• [Set exercise] Rewrite the records below, changing every "flip flop" to "slipper" and leaving everything else as it is.

• [Recorded information]
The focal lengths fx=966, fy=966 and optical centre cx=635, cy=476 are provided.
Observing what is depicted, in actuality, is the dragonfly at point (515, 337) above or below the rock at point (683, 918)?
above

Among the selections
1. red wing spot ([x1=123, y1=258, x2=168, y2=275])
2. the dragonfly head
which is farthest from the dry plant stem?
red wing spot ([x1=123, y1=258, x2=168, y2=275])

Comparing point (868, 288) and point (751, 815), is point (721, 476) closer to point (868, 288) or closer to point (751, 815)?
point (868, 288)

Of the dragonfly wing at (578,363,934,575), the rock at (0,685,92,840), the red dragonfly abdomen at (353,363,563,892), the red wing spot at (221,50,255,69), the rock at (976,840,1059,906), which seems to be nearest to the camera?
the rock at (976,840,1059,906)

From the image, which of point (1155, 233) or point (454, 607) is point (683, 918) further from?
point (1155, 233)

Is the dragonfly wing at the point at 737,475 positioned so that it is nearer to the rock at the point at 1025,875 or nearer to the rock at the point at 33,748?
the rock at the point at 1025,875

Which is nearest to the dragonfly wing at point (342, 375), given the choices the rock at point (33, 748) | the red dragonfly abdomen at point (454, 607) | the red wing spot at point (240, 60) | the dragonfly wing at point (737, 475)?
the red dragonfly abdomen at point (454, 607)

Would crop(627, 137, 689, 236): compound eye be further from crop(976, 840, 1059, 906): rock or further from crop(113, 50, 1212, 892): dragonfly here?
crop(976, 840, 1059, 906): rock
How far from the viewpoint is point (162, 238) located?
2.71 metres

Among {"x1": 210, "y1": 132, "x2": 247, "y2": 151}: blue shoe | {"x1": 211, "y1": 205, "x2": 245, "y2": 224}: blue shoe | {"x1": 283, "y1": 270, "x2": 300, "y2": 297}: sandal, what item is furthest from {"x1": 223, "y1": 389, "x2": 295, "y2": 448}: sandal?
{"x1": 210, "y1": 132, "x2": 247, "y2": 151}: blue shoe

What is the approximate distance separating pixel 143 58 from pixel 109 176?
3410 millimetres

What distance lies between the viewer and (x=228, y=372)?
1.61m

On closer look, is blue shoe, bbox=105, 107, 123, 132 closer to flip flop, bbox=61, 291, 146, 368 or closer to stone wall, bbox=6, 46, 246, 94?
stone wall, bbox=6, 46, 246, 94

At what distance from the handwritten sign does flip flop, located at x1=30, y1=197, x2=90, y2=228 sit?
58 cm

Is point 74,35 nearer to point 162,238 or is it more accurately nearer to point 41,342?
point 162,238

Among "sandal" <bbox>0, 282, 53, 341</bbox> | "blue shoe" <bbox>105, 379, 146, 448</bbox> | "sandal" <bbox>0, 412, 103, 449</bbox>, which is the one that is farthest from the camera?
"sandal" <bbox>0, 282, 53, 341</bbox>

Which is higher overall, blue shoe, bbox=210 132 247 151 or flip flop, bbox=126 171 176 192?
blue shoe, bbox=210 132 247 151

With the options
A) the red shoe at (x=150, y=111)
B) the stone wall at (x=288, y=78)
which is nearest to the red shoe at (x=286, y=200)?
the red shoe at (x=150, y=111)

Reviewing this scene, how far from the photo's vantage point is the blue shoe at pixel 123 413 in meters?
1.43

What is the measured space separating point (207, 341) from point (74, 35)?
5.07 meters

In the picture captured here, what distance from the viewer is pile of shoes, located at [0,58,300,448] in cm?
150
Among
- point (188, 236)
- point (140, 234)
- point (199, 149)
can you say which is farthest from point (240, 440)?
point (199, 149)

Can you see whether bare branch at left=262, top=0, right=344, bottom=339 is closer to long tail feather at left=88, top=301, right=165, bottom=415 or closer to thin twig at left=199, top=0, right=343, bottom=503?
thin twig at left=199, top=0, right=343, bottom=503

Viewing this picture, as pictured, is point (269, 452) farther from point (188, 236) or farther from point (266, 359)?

• [Exercise answer]
The focal lengths fx=966, fy=966 and optical centre cx=635, cy=476 are provided.
Observing what is depicted, in actuality, is the dragonfly at point (515, 337) above or below the rock at point (683, 918)?
above

Among the selections
1. red wing spot ([x1=123, y1=258, x2=168, y2=275])
2. the dragonfly head
which is farthest from the dry plant stem?
red wing spot ([x1=123, y1=258, x2=168, y2=275])

Comparing point (868, 288) and point (751, 815), is point (721, 476) closer to point (868, 288) or closer to point (751, 815)?
point (868, 288)

Of the dragonfly wing at (578,363,934,575), the rock at (0,685,92,840), the red dragonfly abdomen at (353,363,563,892), the red wing spot at (221,50,255,69), the rock at (976,840,1059,906), which seems to be nearest to the camera?
the rock at (976,840,1059,906)

From the image, which of point (1155, 233) or point (454, 607) is point (683, 918) further from?
point (1155, 233)

Is the dragonfly wing at the point at 737,475 positioned so that it is nearer to the rock at the point at 1025,875 or nearer to the rock at the point at 33,748?
the rock at the point at 1025,875

Which is nearest to the dragonfly wing at point (342, 375), given the choices the rock at point (33, 748) | the red dragonfly abdomen at point (454, 607) | the red wing spot at point (240, 60) | the dragonfly wing at point (737, 475)?
the red dragonfly abdomen at point (454, 607)

Would crop(627, 137, 689, 236): compound eye be further from crop(976, 840, 1059, 906): rock or further from crop(113, 50, 1212, 892): dragonfly here?
crop(976, 840, 1059, 906): rock
How far from the viewpoint is point (162, 238) located?
2.71 metres

Among {"x1": 210, "y1": 132, "x2": 247, "y2": 151}: blue shoe | {"x1": 211, "y1": 205, "x2": 245, "y2": 224}: blue shoe | {"x1": 283, "y1": 270, "x2": 300, "y2": 297}: sandal, what item is furthest from {"x1": 223, "y1": 389, "x2": 295, "y2": 448}: sandal?
{"x1": 210, "y1": 132, "x2": 247, "y2": 151}: blue shoe

What is the approximate distance separating pixel 143 58 from pixel 109 176?
3410 millimetres

What distance lies between the viewer and (x=228, y=372)?
1.61m

On closer look, is blue shoe, bbox=105, 107, 123, 132 closer to slipper, bbox=61, 291, 146, 368 or closer to stone wall, bbox=6, 46, 246, 94?
stone wall, bbox=6, 46, 246, 94

At what distance from the handwritten sign does slipper, located at x1=30, y1=197, x2=90, y2=228 sit?
58 cm

Is point 74,35 nearer to point 162,238 or is it more accurately nearer to point 41,342?
point 162,238

Among "sandal" <bbox>0, 282, 53, 341</bbox> | "blue shoe" <bbox>105, 379, 146, 448</bbox> | "sandal" <bbox>0, 412, 103, 449</bbox>, which is the one that is farthest from the camera?
"sandal" <bbox>0, 282, 53, 341</bbox>

Which is higher overall, blue shoe, bbox=210 132 247 151 or slipper, bbox=126 171 176 192?
blue shoe, bbox=210 132 247 151

With the options
A) the red shoe at (x=150, y=111)
B) the stone wall at (x=288, y=78)
which is nearest to the red shoe at (x=286, y=200)?
the red shoe at (x=150, y=111)

Reviewing this scene, how far from the photo's vantage point is the blue shoe at pixel 123 413 in meters?
1.43

What is the measured space separating point (207, 341) from point (74, 35)?
5.07 meters

In the picture captured here, what distance from the viewer is pile of shoes, located at [0,58,300,448] in cm?
150
Among
- point (188, 236)
- point (140, 234)
- point (199, 149)
can you say which is farthest from point (240, 440)?
point (199, 149)

Can you see whether bare branch at left=262, top=0, right=344, bottom=339 is closer to long tail feather at left=88, top=301, right=165, bottom=415 or closer to thin twig at left=199, top=0, right=343, bottom=503?
thin twig at left=199, top=0, right=343, bottom=503

Viewing this picture, as pictured, is point (269, 452) farther from point (188, 236) or farther from point (266, 359)?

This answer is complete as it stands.